SFX magazine accused of sexism
by Guest Blogger // 26 February 2010, 12:06
Jenni Hill works as a junior editor at science fiction, fantasy and horror publishers Solaris Books, where she very nearly has everyone using the Bechdel test. Very nearly.
Author and poet Maura McHugh, who blogs under the name Splinister, has pointed out a case of, perhaps unconscious, sexism perpetrated by the all-male editorial team at SFX, a popular monthly magazine which caters to fans of science fiction, fantasy and horror.
In SFX's recent 132-page horror issue, editor Ian Berriman said: "[Horror] comes in an almost infinite variety of forms, and I love nearly every single one of them." But there was a notable lack of recognition for women in the genre. Thirty four creators were interviewed and asked for their opinions on the forgotten gems of the genre and, you guessed it, they were all men. To compound this, only one of them cited a work by a women in their list of hidden gems: Toby Whithouse suggested Kit Whitfield's Bareback.
Maura points out the lack of 'alone time' given to women in other articles in the piece, saying that actress Ingrid Pitt is the only woman with any time in the spotlight - half a page in a 'My Life In Horror' section.

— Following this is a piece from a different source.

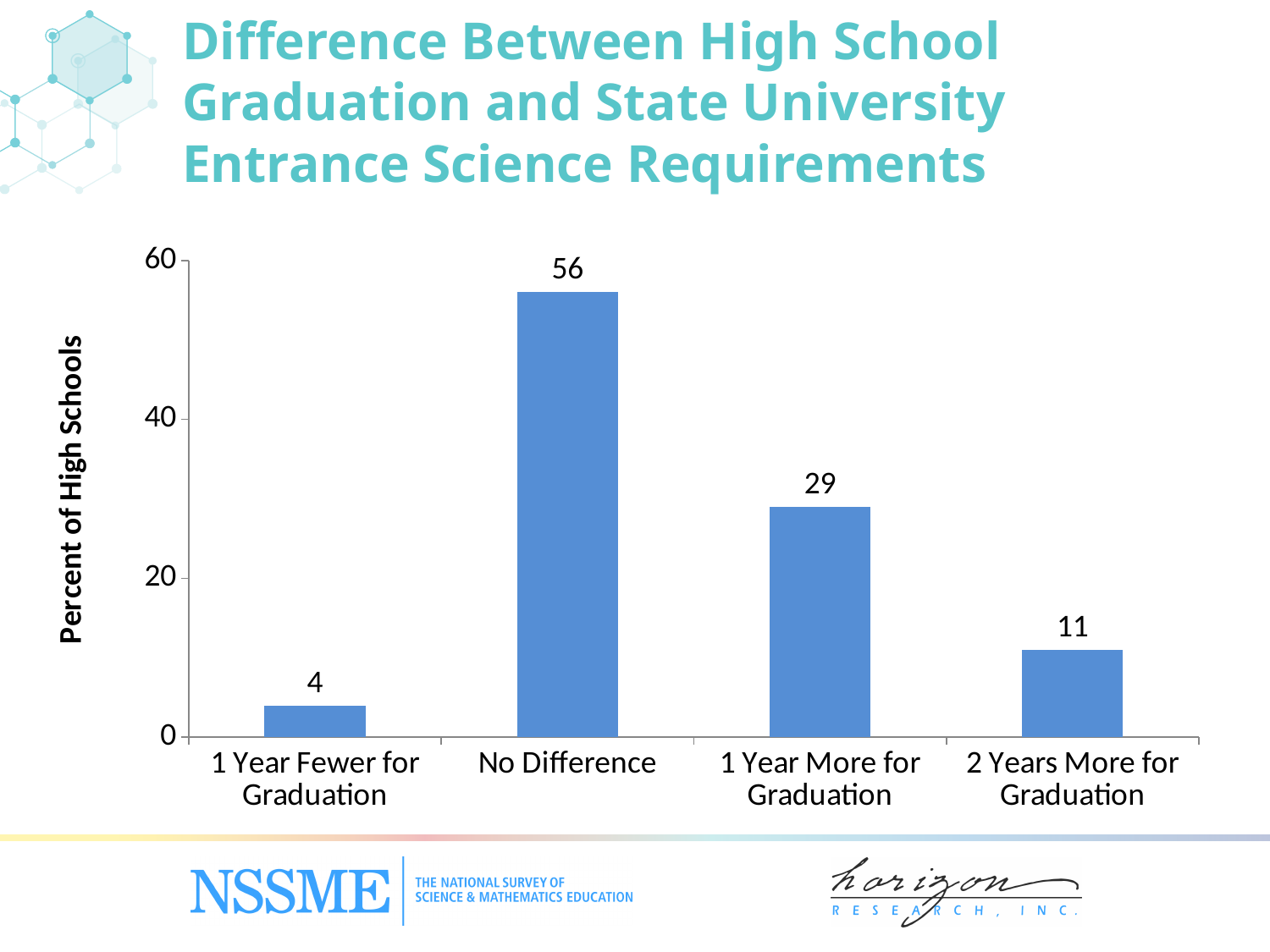
What percent of high schools have no difference between graduation and state university entrance science requirements? 56 Which is larger: the value for '1 Year More for Graduation' or '2 Years More for Graduation'? 1 Year More for Graduation What is the value for '1 Year Fewer for Graduation'? 4 Which category has the highest percent of high schools? No Difference How many categories are shown on the x axis? 4 What is the difference between the values for '2 Years More for Graduation' and '1 Year Fewer for Graduation'? 7 What is the label of the y axis? Percent of High Schools What is the difference between the values for 'No Difference' and '1 Year More for Graduation'? 27 Is the value for 'No Difference' greater or less than 40? greater What kind of chart is shown on the slide? bar chart Which category has the lowest percent of high schools? 1 Year Fewer for Graduation What is the value for '2 Years More for Graduation'? 11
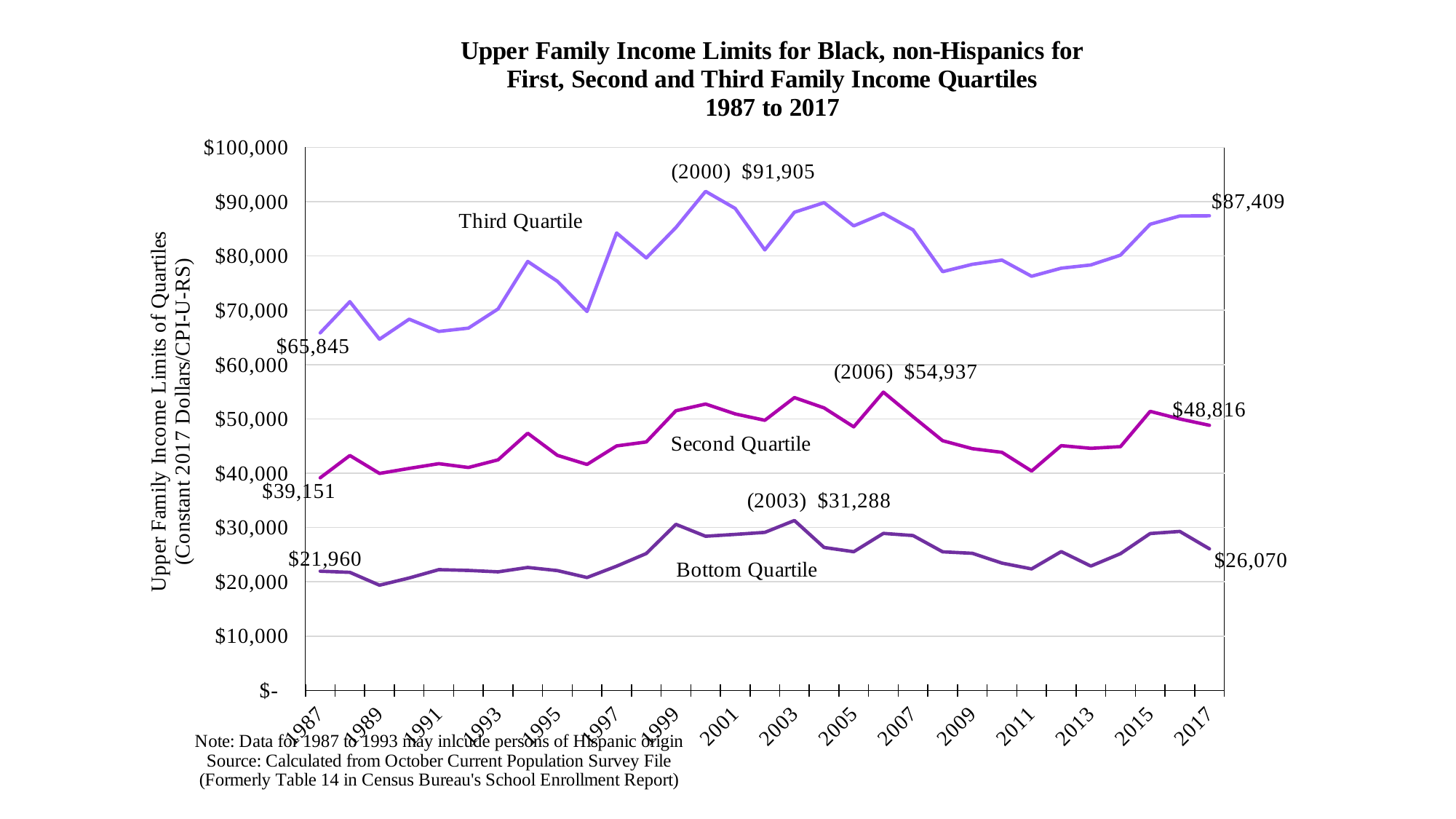
How many lines (series) are plotted on the chart? 3 What is the difference between the Second Quartile value in 2017 and in 1987? $9,665 What is the Second Quartile upper family income limit in 2006? $54,937 What is the Bottom Quartile upper family income limit in 2017? $26,070 Is the Third Quartile value in 2011 greater or less than $80,000? less What is the Third Quartile upper family income limit in 1987? $65,845 In which year does the Bottom Quartile line reach its peak? 2003 What type of chart is shown on the slide? Line chart How much higher is the Third Quartile value in 2017 than in 1987? $21,564 Does the Second Quartile line rise or fall from 1987 to 2017 overall? rise What is the Third Quartile upper family income limit in 2000? $91,905 Which is larger: the Bottom Quartile value in 2003 or in 2017? 2003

Maura told me: "I really do not enjoy bringing up this matter. Equally, someone has to say something. I'm not being over-dramatic, or asking for anything outrageous. What I want is that women get a fair representation."
Presumably, SFX will issue some sort of apology, as the story has now been picked up by The Guardian and Maura is in contact with the editors. One might think, however, that the industry should have learned its lesson five months ago, when the British Fantasy Society had to issue an apology for their anthology In Conversation: A Writer's Perspective, Volume One: Horror, which interviewed solely male writers in the genre.
The most ironic thing about all this, is that it has happened during the 'Women in Horror' month, an event created because female creators in this genre get so little recognition.